O Governo do Brasil anunciou o envio de 40 toneladas de insumos médicos para a Venezuela com o objetivo de garantir o tratamento de hemodiálise de cerca de 16 mil pacientes renais crônicos. A ação será efetivada nesta sexta-feira (9), quando um avião venezuelano chegará ao Aeroporto de Guarulhos (SP) para recolher o carregamento.
Os itens incluem medicamentos, soluções fisiológicas e outros materiais essenciais ao tratamento renal, reunidos com o apoio de hospitais universitários federais públicos e instituições filantrópicas que atendem pelo SUS. A mobilização é coordenada pela Organização Pan-Americana da Saúde (OPAS/OMS) e faz parte de um esforço mais amplo de solidariedade sanitária regional, com cerca de 300 toneladas de produtos reunidos para apoiar a população venezuelana necessitada.
O ministro da Saúde, Alexandre Padilha, afirmou que a ação foi motivada pela cooperação entre os sistemas de saúde dos países vizinhos e destaca também a relação de gratidão histórica, mencionando o apoio da Venezuela durante a pandemia de Covid‑19, quando o país enviou oxigênio ao Brasil para auxiliar no atendimento em Manaus. Ele garantiu que o envio dos insumos não compromete o tratamento de cerca de 170 mil brasileiros que dependem da hemodiálise pelo SUS.
___
Transcreva, sem nenhuma alteração, o trecho do texto sobre o envio de insumos médicos à Venezuela que começa nas palavras "O Governo do" e termina logo após "população venezuelana necessitada.". Baseie-se somente no texto acima, sem recorrer a nenhuma outra fonte.
___
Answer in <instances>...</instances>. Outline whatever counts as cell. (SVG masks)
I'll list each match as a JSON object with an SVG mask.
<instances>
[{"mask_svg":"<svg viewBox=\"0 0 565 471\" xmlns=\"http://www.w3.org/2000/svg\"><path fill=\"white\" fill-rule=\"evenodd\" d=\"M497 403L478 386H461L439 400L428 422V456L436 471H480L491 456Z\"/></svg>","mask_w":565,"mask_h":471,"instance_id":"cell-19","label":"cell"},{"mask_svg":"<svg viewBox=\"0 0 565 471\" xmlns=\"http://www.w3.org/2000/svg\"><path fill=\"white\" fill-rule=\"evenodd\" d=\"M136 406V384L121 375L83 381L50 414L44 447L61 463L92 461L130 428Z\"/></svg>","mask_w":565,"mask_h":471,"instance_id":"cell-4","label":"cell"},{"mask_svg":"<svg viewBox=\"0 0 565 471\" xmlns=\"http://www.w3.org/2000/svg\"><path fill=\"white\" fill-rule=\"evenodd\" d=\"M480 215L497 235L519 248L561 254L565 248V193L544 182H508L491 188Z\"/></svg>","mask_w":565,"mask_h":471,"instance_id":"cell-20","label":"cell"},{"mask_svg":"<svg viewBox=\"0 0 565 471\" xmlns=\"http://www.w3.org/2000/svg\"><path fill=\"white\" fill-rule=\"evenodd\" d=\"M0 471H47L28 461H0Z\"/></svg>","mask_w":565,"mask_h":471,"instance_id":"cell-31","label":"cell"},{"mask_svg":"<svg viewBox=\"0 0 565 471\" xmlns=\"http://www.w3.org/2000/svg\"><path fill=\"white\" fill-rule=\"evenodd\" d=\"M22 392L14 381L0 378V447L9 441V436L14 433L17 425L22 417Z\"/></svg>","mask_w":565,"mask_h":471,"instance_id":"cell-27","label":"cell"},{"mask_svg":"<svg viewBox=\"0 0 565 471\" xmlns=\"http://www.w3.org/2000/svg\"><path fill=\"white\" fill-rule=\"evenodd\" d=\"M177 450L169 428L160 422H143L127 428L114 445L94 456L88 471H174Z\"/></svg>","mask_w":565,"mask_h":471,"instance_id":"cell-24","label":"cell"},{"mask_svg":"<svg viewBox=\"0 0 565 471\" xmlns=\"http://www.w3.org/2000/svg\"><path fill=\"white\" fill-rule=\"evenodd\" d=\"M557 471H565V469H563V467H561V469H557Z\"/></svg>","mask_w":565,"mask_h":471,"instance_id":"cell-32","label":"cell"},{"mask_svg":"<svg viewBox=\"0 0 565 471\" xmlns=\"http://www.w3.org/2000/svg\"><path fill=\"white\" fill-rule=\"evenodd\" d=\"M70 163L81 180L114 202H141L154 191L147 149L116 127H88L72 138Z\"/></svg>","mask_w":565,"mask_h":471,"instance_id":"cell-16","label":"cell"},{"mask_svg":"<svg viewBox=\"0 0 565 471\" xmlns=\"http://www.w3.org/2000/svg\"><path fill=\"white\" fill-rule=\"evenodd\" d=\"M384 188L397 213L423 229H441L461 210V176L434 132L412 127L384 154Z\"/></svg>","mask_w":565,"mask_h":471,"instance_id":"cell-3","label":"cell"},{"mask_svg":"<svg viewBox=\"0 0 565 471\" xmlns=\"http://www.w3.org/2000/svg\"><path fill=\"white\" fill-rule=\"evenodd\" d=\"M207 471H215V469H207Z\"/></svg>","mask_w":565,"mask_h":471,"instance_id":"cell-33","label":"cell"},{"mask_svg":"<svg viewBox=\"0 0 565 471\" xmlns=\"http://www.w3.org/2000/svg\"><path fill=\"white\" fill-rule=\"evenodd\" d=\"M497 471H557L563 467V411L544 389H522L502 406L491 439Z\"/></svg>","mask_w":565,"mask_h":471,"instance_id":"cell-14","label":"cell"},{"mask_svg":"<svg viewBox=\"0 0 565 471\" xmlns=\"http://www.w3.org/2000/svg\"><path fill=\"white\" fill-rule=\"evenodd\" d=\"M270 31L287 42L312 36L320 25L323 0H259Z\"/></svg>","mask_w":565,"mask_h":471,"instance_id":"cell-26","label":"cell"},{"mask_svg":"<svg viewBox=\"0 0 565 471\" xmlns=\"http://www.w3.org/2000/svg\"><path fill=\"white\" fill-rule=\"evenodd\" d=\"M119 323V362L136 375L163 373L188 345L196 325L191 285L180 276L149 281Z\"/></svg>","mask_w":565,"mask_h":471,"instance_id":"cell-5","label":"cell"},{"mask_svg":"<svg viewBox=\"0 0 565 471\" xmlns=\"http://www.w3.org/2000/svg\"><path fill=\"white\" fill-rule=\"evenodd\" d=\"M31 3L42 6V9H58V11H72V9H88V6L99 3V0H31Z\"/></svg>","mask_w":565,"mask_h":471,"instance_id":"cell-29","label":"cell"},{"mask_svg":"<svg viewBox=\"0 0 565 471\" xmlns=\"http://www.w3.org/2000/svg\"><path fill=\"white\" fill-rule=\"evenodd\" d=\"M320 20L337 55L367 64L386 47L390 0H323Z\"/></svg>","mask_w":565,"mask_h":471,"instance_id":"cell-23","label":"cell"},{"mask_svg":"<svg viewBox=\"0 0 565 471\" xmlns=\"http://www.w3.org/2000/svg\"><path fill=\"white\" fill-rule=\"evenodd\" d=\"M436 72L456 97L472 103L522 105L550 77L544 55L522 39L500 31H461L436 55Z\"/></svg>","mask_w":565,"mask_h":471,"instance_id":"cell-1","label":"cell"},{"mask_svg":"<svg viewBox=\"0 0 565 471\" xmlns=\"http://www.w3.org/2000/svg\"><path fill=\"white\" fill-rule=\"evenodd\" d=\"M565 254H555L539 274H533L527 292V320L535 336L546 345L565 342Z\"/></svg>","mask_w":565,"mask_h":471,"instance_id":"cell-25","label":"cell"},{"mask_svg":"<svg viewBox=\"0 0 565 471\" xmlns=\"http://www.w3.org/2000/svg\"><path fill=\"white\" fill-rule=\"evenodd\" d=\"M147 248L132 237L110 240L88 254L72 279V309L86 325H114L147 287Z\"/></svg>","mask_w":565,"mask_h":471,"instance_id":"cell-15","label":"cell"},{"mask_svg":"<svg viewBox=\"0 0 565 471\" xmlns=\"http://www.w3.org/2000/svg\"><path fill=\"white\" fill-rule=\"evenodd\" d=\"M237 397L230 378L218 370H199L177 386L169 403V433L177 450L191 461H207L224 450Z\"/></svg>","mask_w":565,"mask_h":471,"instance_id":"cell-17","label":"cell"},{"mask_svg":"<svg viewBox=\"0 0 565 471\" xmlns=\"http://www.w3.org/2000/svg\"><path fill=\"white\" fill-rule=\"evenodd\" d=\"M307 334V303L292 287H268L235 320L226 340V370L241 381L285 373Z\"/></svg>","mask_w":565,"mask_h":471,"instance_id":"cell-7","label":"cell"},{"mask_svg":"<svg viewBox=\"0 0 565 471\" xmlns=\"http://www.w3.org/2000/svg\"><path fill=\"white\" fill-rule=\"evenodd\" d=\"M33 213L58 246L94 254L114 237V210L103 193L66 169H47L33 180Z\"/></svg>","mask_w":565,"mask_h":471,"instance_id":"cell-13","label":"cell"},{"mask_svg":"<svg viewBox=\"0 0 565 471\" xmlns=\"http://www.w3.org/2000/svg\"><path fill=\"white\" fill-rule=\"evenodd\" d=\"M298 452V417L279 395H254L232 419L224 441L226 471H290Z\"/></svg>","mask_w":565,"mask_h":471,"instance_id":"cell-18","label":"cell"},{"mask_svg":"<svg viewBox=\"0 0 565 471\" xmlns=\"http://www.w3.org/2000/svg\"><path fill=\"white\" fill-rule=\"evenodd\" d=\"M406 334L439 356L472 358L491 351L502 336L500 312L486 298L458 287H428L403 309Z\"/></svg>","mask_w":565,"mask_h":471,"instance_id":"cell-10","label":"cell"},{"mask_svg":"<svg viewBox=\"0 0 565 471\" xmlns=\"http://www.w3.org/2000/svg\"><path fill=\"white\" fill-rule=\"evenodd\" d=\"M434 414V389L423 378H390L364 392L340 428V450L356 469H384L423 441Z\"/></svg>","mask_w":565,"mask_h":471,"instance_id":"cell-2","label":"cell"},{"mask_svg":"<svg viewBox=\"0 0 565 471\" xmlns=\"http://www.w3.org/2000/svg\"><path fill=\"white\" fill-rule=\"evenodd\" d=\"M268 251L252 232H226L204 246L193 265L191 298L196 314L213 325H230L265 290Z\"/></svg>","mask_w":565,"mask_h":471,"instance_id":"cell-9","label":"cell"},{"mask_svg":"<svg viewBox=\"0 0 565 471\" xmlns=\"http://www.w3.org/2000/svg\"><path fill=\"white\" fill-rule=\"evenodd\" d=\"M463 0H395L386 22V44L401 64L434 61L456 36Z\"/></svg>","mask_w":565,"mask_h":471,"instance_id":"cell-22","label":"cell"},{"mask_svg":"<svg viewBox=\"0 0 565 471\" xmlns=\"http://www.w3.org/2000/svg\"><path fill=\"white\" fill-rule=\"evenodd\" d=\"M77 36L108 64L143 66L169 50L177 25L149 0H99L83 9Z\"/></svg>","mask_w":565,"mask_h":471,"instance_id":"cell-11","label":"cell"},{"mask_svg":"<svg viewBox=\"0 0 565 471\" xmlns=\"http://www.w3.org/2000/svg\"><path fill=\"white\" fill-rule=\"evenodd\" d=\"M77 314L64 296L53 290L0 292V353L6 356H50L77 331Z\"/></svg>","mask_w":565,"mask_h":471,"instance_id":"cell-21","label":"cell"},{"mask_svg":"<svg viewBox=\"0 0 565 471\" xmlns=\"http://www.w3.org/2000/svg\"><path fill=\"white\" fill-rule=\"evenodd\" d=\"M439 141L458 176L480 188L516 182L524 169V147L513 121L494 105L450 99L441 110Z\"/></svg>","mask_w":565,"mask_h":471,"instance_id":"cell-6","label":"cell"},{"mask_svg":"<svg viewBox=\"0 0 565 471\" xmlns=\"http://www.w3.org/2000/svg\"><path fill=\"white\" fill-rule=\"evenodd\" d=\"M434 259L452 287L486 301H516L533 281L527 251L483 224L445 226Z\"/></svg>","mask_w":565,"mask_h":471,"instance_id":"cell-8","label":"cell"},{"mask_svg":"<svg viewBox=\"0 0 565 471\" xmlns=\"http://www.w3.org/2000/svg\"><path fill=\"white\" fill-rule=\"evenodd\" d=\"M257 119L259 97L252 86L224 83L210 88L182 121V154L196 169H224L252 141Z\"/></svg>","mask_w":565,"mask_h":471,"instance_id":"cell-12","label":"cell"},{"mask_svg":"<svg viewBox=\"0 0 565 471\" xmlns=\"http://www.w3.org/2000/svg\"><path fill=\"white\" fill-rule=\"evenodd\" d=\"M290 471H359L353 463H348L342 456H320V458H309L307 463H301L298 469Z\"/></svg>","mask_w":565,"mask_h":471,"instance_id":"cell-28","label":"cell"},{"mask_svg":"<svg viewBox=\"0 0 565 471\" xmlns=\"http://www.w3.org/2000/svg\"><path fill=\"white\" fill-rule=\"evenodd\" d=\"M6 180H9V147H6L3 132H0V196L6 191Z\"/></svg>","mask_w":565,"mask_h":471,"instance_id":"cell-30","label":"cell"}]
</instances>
___
◆ Resposta da tarefa ◆
O Governo do Brasil anunciou o envio de 40 toneladas de insumos médicos para a Venezuela com o objetivo de garantir o tratamento de hemodiálise de cerca de 16 mil pacientes renais crônicos. A ação será efetivada nesta sexta-feira (9), quando um avião venezuelano chegará ao Aeroporto de Guarulhos (SP) para recolher o carregamento.
Os itens incluem medicamentos, soluções fisiológicas e outros materiais essenciais ao tratamento renal, reunidos com o apoio de hospitais universitários federais públicos e instituições filantrópicas que atendem pelo SUS. A mobilização é coordenada pela Organização Pan-Americana da Saúde (OPAS/OMS) e faz parte de um esforço mais amplo de solidariedade sanitária regional, com cerca de 300 toneladas de produtos reunidos para apoiar a população venezuelana necessitada.